_DIRECTIONS FOR THIS TASK:_
Copy each line below without leaving any out.

_SOURCE DATA:_
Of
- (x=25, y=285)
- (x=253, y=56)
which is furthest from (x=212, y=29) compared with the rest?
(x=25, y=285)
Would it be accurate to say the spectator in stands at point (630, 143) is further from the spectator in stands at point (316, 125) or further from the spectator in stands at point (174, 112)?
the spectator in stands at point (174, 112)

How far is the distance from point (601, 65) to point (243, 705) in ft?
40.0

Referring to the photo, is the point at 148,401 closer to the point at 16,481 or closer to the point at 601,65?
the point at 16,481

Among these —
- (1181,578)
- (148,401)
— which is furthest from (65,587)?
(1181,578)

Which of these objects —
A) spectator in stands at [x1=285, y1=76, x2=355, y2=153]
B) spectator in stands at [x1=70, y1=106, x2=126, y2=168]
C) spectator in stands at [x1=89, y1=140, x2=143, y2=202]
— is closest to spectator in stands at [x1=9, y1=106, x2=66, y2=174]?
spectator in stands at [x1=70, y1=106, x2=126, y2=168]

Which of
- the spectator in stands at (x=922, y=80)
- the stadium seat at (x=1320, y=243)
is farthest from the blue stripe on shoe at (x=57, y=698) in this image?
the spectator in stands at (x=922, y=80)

_FULL OUTPUT:_
Of
- (x=25, y=285)
- (x=253, y=56)
which is furthest from (x=212, y=29) compared with the rest?
(x=25, y=285)
Would it be accurate to say the spectator in stands at point (630, 143) is further from the spectator in stands at point (316, 125) or further from the spectator in stands at point (174, 112)?
the spectator in stands at point (174, 112)

How far is the distance from point (601, 65) to point (243, 705) in ft?
40.0

Referring to the photo, is the point at 148,401 closer to the point at 16,481 or closer to the point at 601,65?
the point at 16,481

Among these —
- (1181,578)
- (148,401)
— which is furthest from (65,587)?
(1181,578)

Which of these objects —
A) spectator in stands at [x1=285, y1=76, x2=355, y2=153]
B) spectator in stands at [x1=70, y1=106, x2=126, y2=168]
C) spectator in stands at [x1=89, y1=140, x2=143, y2=202]
— is closest to spectator in stands at [x1=9, y1=106, x2=66, y2=174]?
spectator in stands at [x1=70, y1=106, x2=126, y2=168]

Which of
- the spectator in stands at (x=922, y=80)
- the stadium seat at (x=1320, y=243)
is farthest from the blue stripe on shoe at (x=57, y=698) in this image?
the spectator in stands at (x=922, y=80)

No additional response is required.